Idea2Solid turns natural language design requests into manufacturable 3D models. The system combines Retrieval Augmented Generation (RAG) with OpenSCAD exemplars, letting a user describe an object (for example, "a beveled phone stand with cable channel") and receiving validated OpenSCAD plus an STL export. The workflow collects relevant code snippets, prompts an OpenAI chat model (default gpt-4o-mini, override via IDEA2SOLID_MODEL if you have GPT-5-Codex (Preview) access) to synthesize a script, validates the result, and runs OpenSCAD headlessly to emit geometry.
The project showcases every major concept from MAT496. It relies on prompt engineering and structured outputs, performs semantic search over an OpenSCAD corpus, uses RAG to ground model generations, and calls external tools (OpenSCAD CLI) from a LangGraph-managed pipeline. LangSmith will support evaluation and debugging of the graph. This integration of course topics into a tangible CAD assistant aligns tightly with the capstone objectives.
As a 3D printing enthusiast, I have personally experienced the friction between having an idea and creating a printable model. While 3D printers are increasingly accessible, professional CAD software remains a significant barrier to entry due to its steep learning curve. Idea2Solid bridges this gap by democratizing the design process, allowing makers to bypass complex manual modeling and go directly from a mental concept to a physical object using natural language.
I plan to execute these steps to complete my project.
- Curate 10-15 high-quality OpenSCAD exemplars with metadata, descriptions, and parameter notes stored in
data/snippets. - Embed the exemplars, stand up a vector store (FAISS or Chroma), and expose retrieval nodes inside a LangGraph workflow.
- Design the LangGraph pipeline: user prompt ingestion, retrieval, GPT synthesis with guardrails, code linting via
openscad --check, and error handling. - Automate STL generation by invoking OpenSCAD headlessly and returning file handles through the graph.
- Instrument the graph with LangSmith traces and add regression prompts to validate geometry consistency.
- Package the solution with a frontend (FastAPI + Svelte) for interactive use.
- Added a STL Viewer to the frontend
This project demonstrates the practical application of several key AI engineering concepts:
The system uses sophisticated prompt engineering in pipeline.py. We define a strict system persona ("OpenSCAD expert") and inject a dynamic "Cheat Sheet" into the context. This grounds the LLM in valid syntax and specific CSG (Constructive Solid Geometry) operations, reducing hallucinations and ensuring the generated code compiles correctly.
The application relies on structured data handling throughout the pipeline.
- Input: User requests are processed into a structured
GenerationState. - Retrieval: Code snippets are stored and retrieved as structured JSON objects containing metadata, parameters, and code.
- Response: The API returns a strict JSON schema to the frontend, separating the raw OpenSCAD code, validation status, and file paths, allowing the UI to render specific components (like the 3D viewer or error logs) reliably.
Instead of simple keyword matching, the project uses a vector store to perform semantic search over a curated library of OpenSCAD snippets. If a user asks for a "holder", the system can retrieve examples of "boxes" or "containers" based on vector similarity, providing relevant context even if the exact words don't match.
The core engine is a RAG pipeline.
- Retrieve: The system searches the vector store for code snippets relevant to the user's prompt.
- Augment: These snippets, along with the cheat sheet, are injected into the LLM's context window.
- Generate: The LLM synthesizes new code by learning from the retrieved examples, resulting in higher quality and more syntactically correct OpenSCAD scripts.
The agent extends the LLM's capabilities by integrating with an external tool—the OpenSCAD CLI. The LLM generates the code, but the system calls the OpenSCAD binary to compile that code into a 3D mesh (STL). This allows the agent to perform a task (creating a physical file) that a text-only model cannot do on its own.

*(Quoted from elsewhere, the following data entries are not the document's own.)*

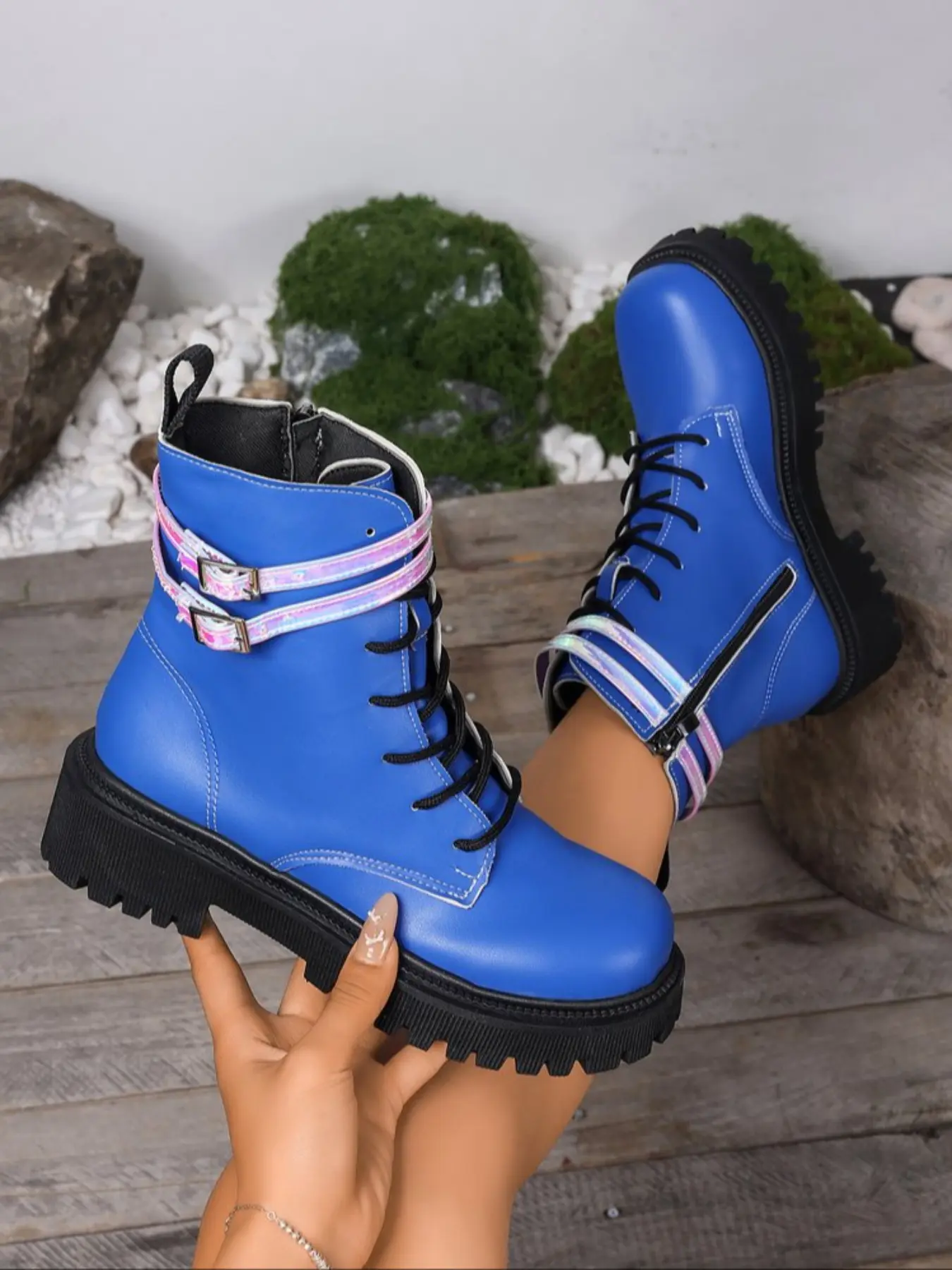 Women's Thick Sole Anti-Slip Short Boots, Lace-Up Motorcycle Side Zipper Skinny Round Toe Chunky Heel Horse Booties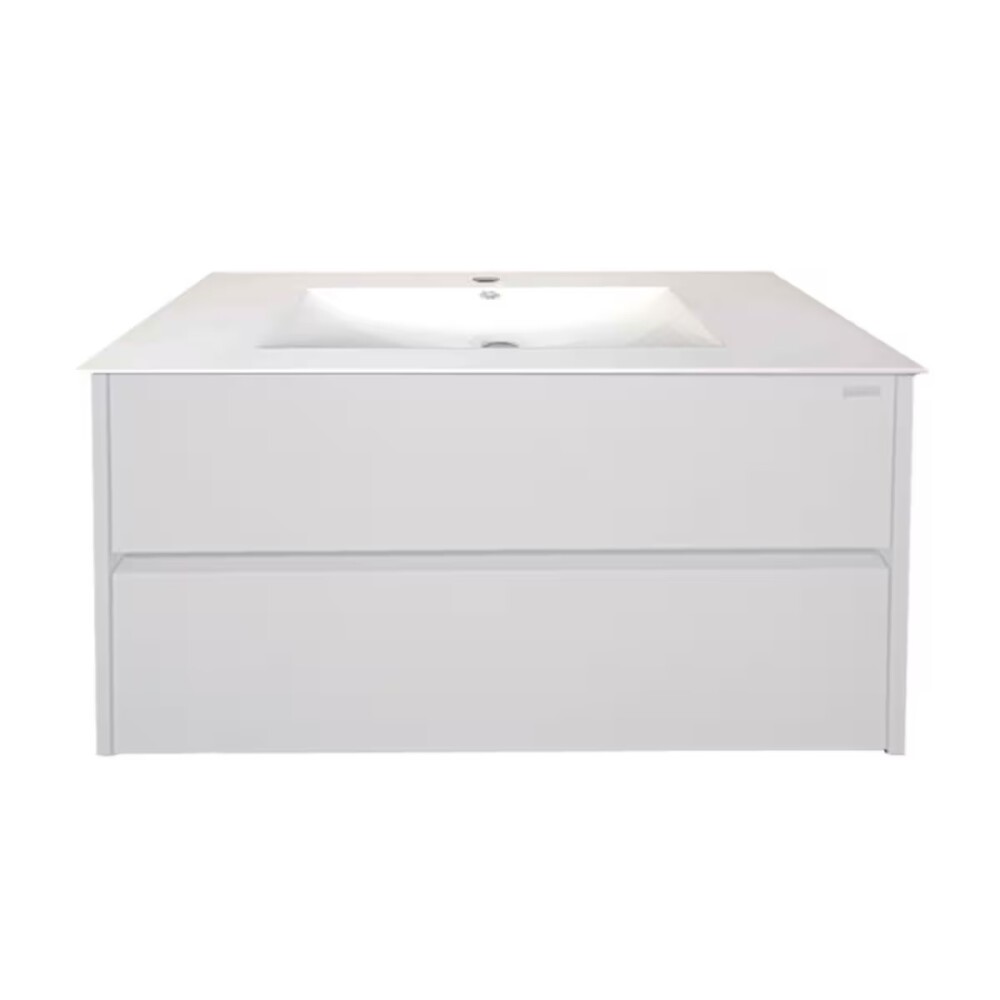 Mueble de baño suspendido White 80 cm con bacha de loza Mueble De Baño Suspendido White 80 Cm Con Bacha De Loza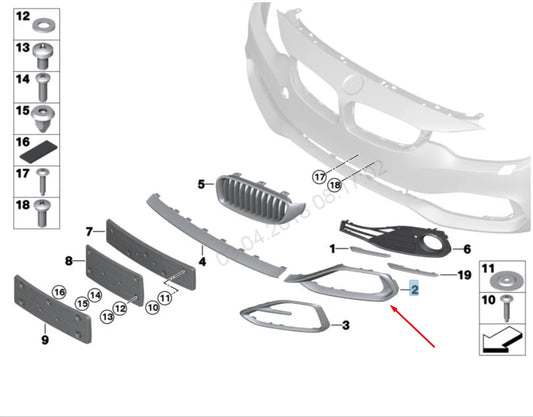 NEW BMW 4 F32 FRONT BUMPER SPORT LINE LEFT FINISHER 51117294839 7294839 ORIGINAL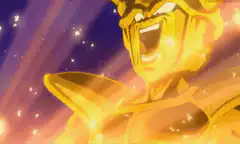 Golden armored character screaming with energy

The backend orchestration is built entirely on LangGraph:
- State: A shared
GenerationStatedictionary tracks the request, code, validation results, and file paths across the lifecycle. - Nodes: Distinct functions (
_retrieve,_synthesize,_validate,_export) perform specific tasks. - Graph: A directed graph defines the workflow topology, ensuring that validation only happens after synthesis, and export only happens after successful validation.
I had planned to create a modern, prompt-driven 3D modeling tool that generates OpenSCAD code and STL files. I think I have achieved the conclusion satisfactorily.
The reason for my satisfaction is that we have successfully built a complete end-to-end pipeline. On the backend, I integrated a specialized OpenSCAD cheat sheet into the LangGraph pipeline to ensure high-quality code generation. On the frontend, I implemented a UI using Svelte and Three.js, featuring real-time 3D rendering, automatic dimension calculation, and a responsive layout.